In recent years, major shifts in global markets from North to South have created a new geography of trade and consumption, particularly in the agricultural sector. How this shift affects the governance of sustainability, and thus the future of the planet, is the pressing topic Philip Schleifer takes up in this book. The processes of twenty-first-century globalization are fundamentally changing the politics and governance of commodity production, Schleifer argues, with profound implications for the environment in the food-producing countries of the Global South.
At the center of Schleifer's study are Brazil and Indonesia—two key sites of experimentation in new models of global environmental and commodity governance—where palm oil and soy supply chains have seen unprecedented degrees of private environmental governance in recent years. However, instead of transforming these industries, the diffusion of transnational sustainability standards has accompanied a worsening ecological crisis, with mounting evidence of increasingly strong links between deforestation and globalization in twenty-first-century agricultural trade.
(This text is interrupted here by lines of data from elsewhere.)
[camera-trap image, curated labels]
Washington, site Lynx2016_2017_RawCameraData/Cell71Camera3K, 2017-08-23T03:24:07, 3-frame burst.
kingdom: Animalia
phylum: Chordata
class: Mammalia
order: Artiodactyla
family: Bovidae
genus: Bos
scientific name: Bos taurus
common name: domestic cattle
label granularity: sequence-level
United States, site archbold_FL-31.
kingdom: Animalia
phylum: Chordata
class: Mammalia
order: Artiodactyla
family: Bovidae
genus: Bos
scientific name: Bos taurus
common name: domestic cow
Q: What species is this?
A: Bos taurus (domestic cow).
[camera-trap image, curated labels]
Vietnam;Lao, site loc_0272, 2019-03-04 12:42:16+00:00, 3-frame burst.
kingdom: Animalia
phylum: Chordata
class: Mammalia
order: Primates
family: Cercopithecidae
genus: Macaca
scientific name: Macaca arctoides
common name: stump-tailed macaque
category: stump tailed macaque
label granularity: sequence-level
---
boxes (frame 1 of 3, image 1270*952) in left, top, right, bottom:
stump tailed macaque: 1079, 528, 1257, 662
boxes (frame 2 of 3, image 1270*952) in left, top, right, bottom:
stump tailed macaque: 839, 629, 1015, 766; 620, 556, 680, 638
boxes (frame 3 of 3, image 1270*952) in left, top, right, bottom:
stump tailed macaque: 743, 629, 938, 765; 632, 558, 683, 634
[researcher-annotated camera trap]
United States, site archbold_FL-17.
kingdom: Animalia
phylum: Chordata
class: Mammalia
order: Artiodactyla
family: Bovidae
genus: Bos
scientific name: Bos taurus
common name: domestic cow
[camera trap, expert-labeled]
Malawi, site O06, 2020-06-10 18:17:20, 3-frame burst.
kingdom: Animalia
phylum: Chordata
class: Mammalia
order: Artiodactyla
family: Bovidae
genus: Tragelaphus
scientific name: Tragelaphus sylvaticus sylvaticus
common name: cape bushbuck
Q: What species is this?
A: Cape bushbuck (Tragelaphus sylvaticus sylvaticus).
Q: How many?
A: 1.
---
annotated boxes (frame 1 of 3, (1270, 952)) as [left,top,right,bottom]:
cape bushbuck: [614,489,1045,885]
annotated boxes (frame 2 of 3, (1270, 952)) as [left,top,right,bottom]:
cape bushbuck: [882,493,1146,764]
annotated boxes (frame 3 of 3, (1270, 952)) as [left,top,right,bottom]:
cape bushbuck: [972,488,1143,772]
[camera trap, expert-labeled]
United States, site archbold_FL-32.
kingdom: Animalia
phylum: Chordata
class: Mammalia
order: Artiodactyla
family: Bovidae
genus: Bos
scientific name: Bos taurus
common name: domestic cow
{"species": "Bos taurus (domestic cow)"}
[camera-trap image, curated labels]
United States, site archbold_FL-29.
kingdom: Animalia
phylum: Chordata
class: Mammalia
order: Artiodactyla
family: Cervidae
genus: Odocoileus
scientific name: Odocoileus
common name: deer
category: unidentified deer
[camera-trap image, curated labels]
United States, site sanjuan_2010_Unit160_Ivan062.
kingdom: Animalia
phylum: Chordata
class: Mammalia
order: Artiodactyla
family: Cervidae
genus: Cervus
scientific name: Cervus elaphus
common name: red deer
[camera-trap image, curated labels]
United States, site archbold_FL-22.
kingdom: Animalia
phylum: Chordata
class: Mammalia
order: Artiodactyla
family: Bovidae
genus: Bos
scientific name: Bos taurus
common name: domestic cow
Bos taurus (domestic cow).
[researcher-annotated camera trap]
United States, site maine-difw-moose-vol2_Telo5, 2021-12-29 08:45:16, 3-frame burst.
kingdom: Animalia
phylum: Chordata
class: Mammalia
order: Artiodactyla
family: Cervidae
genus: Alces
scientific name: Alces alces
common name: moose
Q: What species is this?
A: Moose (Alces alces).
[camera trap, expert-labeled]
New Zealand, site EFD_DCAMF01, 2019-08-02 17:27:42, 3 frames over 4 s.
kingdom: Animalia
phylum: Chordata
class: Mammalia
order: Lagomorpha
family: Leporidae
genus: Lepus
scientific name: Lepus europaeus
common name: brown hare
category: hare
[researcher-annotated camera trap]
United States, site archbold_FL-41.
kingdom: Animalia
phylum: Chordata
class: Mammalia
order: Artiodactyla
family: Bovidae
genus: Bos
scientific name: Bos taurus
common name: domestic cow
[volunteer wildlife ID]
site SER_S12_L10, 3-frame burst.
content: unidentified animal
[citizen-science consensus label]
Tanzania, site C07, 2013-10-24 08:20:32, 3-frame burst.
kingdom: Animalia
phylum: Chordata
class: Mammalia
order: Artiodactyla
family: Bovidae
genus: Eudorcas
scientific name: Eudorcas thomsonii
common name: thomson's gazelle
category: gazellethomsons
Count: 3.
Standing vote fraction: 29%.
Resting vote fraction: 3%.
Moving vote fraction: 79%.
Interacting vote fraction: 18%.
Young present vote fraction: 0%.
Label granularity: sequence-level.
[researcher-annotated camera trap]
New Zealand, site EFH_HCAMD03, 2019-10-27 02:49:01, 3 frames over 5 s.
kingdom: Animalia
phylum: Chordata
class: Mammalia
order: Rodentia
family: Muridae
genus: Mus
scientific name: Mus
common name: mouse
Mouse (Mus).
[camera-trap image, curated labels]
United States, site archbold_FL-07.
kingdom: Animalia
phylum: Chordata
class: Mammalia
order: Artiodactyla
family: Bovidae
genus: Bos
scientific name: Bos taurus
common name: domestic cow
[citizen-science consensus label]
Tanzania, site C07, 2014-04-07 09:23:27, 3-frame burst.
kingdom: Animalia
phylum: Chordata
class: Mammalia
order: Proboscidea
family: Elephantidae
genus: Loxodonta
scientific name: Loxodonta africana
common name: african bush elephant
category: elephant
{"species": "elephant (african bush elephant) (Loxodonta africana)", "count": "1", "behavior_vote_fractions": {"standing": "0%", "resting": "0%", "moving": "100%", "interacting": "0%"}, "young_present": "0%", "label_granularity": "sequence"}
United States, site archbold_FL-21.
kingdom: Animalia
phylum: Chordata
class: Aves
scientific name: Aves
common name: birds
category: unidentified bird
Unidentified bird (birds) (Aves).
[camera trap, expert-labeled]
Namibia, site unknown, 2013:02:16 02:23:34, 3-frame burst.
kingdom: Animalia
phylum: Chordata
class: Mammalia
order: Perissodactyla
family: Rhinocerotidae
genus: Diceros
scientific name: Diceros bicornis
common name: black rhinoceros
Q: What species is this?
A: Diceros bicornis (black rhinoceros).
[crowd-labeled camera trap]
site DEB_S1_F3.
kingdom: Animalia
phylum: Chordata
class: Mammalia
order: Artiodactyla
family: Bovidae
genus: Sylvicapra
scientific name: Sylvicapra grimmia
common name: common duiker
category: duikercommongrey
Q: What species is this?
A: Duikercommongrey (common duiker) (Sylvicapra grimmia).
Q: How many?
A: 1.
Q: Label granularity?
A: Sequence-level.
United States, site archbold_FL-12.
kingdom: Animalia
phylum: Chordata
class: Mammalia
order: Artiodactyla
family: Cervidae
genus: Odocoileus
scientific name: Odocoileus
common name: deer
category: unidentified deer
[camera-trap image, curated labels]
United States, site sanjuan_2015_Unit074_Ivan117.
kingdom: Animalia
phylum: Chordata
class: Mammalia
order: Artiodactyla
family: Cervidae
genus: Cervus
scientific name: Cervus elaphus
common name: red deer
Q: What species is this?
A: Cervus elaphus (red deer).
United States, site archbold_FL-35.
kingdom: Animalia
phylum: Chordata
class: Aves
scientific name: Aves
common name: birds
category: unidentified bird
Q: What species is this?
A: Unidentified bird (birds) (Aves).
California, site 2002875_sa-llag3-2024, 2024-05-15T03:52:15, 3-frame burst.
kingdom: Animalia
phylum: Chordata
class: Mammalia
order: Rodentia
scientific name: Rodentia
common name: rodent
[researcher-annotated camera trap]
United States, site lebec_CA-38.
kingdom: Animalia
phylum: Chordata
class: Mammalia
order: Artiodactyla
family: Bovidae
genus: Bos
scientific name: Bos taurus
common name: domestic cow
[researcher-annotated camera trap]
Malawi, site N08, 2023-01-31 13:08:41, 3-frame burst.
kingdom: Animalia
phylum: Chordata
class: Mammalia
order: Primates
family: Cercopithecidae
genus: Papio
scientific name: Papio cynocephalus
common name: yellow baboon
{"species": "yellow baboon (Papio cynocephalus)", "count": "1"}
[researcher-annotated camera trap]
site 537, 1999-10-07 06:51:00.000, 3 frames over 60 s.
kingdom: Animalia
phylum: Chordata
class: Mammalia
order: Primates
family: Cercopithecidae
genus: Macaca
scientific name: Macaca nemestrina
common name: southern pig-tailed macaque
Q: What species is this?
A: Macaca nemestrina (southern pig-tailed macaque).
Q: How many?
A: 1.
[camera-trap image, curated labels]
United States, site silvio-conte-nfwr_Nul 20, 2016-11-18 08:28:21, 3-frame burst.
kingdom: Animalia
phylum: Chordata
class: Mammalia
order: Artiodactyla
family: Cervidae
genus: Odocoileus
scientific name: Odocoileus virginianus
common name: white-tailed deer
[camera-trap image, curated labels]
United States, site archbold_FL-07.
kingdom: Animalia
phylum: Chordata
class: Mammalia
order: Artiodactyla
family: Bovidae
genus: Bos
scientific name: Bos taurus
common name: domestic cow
To uncover the causes of this governance failure, Schleifer develops a multi-level framework for analyzing how contemporary globalization is reconfiguring the political economies of such industries. The result is the first comprehensive analysis of the shift of global agricultural trade to the South and the deepening crisis of commodity-driven deforestation—and a complex and evolving picture of both the risks and opportunities for sustainability presented by this transformative shift.